--- start of RECORD SET ---
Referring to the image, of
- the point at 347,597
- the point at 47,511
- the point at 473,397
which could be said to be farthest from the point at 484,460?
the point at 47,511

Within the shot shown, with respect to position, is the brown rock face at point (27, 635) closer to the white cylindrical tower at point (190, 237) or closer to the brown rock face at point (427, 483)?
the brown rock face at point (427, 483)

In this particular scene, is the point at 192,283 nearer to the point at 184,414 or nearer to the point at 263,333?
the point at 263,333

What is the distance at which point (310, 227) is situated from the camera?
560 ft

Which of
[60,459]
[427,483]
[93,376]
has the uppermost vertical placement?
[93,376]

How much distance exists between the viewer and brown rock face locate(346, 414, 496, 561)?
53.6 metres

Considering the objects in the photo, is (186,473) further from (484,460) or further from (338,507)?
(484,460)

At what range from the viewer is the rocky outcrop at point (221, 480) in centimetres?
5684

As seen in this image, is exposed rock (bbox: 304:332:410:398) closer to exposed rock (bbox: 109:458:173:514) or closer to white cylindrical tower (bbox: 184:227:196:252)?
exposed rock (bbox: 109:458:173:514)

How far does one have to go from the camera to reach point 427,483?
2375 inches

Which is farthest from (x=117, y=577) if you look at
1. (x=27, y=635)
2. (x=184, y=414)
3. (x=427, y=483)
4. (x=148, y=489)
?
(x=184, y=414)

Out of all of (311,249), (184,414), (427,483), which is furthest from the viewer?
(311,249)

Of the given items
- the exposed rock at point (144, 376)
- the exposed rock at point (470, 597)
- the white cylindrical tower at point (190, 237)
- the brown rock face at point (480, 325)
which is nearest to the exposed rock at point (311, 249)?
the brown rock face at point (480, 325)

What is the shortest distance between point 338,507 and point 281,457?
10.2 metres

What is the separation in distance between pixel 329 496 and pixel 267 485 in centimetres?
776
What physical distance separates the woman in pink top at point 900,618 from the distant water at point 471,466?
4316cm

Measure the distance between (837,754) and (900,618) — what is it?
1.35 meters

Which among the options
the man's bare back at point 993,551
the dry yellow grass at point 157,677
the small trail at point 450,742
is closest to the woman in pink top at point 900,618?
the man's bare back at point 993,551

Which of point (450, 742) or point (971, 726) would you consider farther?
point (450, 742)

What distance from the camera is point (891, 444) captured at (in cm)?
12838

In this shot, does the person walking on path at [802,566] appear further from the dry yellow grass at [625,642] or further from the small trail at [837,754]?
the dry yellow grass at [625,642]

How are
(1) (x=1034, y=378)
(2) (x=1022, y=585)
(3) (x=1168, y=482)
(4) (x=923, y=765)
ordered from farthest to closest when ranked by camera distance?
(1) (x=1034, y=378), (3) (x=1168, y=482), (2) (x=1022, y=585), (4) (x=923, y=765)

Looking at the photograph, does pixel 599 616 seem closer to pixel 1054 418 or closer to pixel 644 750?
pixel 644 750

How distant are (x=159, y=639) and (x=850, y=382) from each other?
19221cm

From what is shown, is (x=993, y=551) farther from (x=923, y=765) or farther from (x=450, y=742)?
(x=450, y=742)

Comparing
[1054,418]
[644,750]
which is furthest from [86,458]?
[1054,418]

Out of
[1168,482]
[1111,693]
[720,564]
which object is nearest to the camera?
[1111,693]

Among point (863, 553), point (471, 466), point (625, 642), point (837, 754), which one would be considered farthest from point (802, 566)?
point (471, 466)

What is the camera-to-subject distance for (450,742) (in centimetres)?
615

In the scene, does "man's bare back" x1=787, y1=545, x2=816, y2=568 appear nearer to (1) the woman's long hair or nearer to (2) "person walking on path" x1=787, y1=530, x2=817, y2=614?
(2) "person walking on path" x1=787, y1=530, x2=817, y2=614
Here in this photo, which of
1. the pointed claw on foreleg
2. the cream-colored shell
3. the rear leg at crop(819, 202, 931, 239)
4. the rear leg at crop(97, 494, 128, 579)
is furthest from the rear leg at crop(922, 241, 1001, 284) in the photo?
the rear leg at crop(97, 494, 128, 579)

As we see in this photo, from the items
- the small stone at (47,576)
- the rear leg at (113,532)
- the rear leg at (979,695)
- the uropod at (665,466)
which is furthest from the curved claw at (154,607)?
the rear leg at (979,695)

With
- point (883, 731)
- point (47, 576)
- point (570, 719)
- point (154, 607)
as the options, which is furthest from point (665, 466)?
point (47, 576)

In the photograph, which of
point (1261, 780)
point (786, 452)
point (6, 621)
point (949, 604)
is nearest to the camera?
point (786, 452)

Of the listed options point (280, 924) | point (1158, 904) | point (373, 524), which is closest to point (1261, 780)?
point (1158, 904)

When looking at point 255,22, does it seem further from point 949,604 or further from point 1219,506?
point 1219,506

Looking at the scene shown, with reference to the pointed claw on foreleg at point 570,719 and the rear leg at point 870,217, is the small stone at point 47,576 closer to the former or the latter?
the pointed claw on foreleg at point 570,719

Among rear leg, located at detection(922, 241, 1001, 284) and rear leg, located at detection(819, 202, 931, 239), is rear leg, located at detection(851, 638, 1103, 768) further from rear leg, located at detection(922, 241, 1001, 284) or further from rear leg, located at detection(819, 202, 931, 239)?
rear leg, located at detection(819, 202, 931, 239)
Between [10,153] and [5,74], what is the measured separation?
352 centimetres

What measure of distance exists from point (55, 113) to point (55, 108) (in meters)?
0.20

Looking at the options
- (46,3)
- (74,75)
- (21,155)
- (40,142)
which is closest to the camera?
--- end of RECORD SET ---
▶ **WORK REQUIRED**
Return all of the data above verbatim, reproducing every line unchanged.

▶ **IN RESPONSE**
Referring to the image, of
- the point at 347,597
- the point at 47,511
- the point at 473,397
which could be said to be farthest from the point at 484,460?
the point at 47,511

Within the shot shown, with respect to position, is the brown rock face at point (27, 635) closer to the white cylindrical tower at point (190, 237) or closer to the brown rock face at point (427, 483)?
the brown rock face at point (427, 483)

In this particular scene, is the point at 192,283 nearer to the point at 184,414 or nearer to the point at 263,333?
the point at 263,333

What is the distance at which point (310, 227) is situated from the camera?
560 ft

Which of
[60,459]
[427,483]
[93,376]
has the uppermost vertical placement?
[93,376]

How much distance exists between the viewer and brown rock face locate(346, 414, 496, 561)?
53.6 metres

Considering the objects in the photo, is (186,473) further from (484,460) or further from (338,507)?
(484,460)

At what range from the viewer is the rocky outcrop at point (221, 480) in centimetres?
5684

As seen in this image, is exposed rock (bbox: 304:332:410:398) closer to exposed rock (bbox: 109:458:173:514) or closer to white cylindrical tower (bbox: 184:227:196:252)?
exposed rock (bbox: 109:458:173:514)

How far does one have to go from the camera to reach point 427,483?
2375 inches

Which is farthest from (x=117, y=577) if you look at
1. (x=27, y=635)
2. (x=184, y=414)
3. (x=427, y=483)
4. (x=148, y=489)
?
(x=184, y=414)

Out of all of (311,249), (184,414), (427,483), which is furthest from the viewer?
(311,249)

Of the given items
- the exposed rock at point (144, 376)
- the exposed rock at point (470, 597)
- the white cylindrical tower at point (190, 237)
- the brown rock face at point (480, 325)
which is nearest to the exposed rock at point (311, 249)?
the brown rock face at point (480, 325)

What is the shortest distance between point 338,507 and point 281,457?
10.2 metres

What is the separation in distance between pixel 329 496 and pixel 267 485 in centimetres?
776
What physical distance separates the woman in pink top at point 900,618 from the distant water at point 471,466?
4316cm

Measure the distance between (837,754) and (900,618) — what is it?
1.35 meters

Which among the options
the man's bare back at point 993,551
the dry yellow grass at point 157,677
the small trail at point 450,742
is closest to the woman in pink top at point 900,618?
the man's bare back at point 993,551

Which of point (450, 742) or point (971, 726) would you consider farther?
point (450, 742)

What distance from the camera is point (891, 444) captured at (in cm)?
12838

In this shot, does the person walking on path at [802,566] appear further from the dry yellow grass at [625,642] or further from the small trail at [837,754]?
the dry yellow grass at [625,642]

How are
(1) (x=1034, y=378)
(2) (x=1022, y=585)
(3) (x=1168, y=482)
(4) (x=923, y=765)
ordered from farthest to closest when ranked by camera distance?
(1) (x=1034, y=378), (3) (x=1168, y=482), (2) (x=1022, y=585), (4) (x=923, y=765)

Looking at the photograph, does pixel 599 616 seem closer to pixel 1054 418 or closer to pixel 644 750?
pixel 644 750

How distant are (x=159, y=639) and (x=850, y=382) from each other?
19221cm

From what is shown, is (x=993, y=551) farther from (x=923, y=765) or farther from (x=450, y=742)?
(x=450, y=742)

Comparing
[1054,418]
[644,750]
which is furthest from [86,458]?
[1054,418]

Out of
[1168,482]
[1111,693]
[720,564]
which object is nearest to the camera?
[1111,693]

Among point (863, 553), point (471, 466), point (625, 642), point (837, 754), which one would be considered farthest from point (802, 566)?
point (471, 466)

What is the camera-to-subject distance for (450,742) (in centimetres)?
615

In the scene, does "man's bare back" x1=787, y1=545, x2=816, y2=568 appear nearer to (1) the woman's long hair or nearer to (2) "person walking on path" x1=787, y1=530, x2=817, y2=614?
(2) "person walking on path" x1=787, y1=530, x2=817, y2=614
Here in this photo, which of
1. the pointed claw on foreleg
2. the cream-colored shell
3. the rear leg at crop(819, 202, 931, 239)
4. the rear leg at crop(97, 494, 128, 579)
is furthest from the rear leg at crop(922, 241, 1001, 284) in the photo?
the rear leg at crop(97, 494, 128, 579)

As we see in this photo, from the items
- the small stone at (47,576)
- the rear leg at (113,532)
- the rear leg at (979,695)
- the uropod at (665,466)
which is furthest from the curved claw at (154,607)?
the rear leg at (979,695)

With
- point (883, 731)
- point (47, 576)
- point (570, 719)
- point (154, 607)
as the options, which is furthest from point (665, 466)?
point (47, 576)

In the photograph, which of
point (1261, 780)
point (786, 452)
point (6, 621)
point (949, 604)
is nearest to the camera?
point (786, 452)

Of the listed options point (280, 924) | point (1158, 904) | point (373, 524), which is closest to point (1261, 780)?
point (1158, 904)

When looking at point 255,22, does it seem further from point 949,604 or further from point 1219,506?
point 1219,506

Looking at the scene shown, with reference to the pointed claw on foreleg at point 570,719 and the rear leg at point 870,217, is the small stone at point 47,576 closer to the former or the latter?
the pointed claw on foreleg at point 570,719

Among rear leg, located at detection(922, 241, 1001, 284) and rear leg, located at detection(819, 202, 931, 239), is rear leg, located at detection(851, 638, 1103, 768) further from rear leg, located at detection(922, 241, 1001, 284) or further from rear leg, located at detection(819, 202, 931, 239)?
rear leg, located at detection(819, 202, 931, 239)
Between [10,153] and [5,74], what is the measured separation?
352 centimetres

What measure of distance exists from point (55, 113) to point (55, 108) (in meters)?
0.20

Looking at the options
- (46,3)
- (74,75)
- (21,155)
- (40,142)
which is closest to the camera?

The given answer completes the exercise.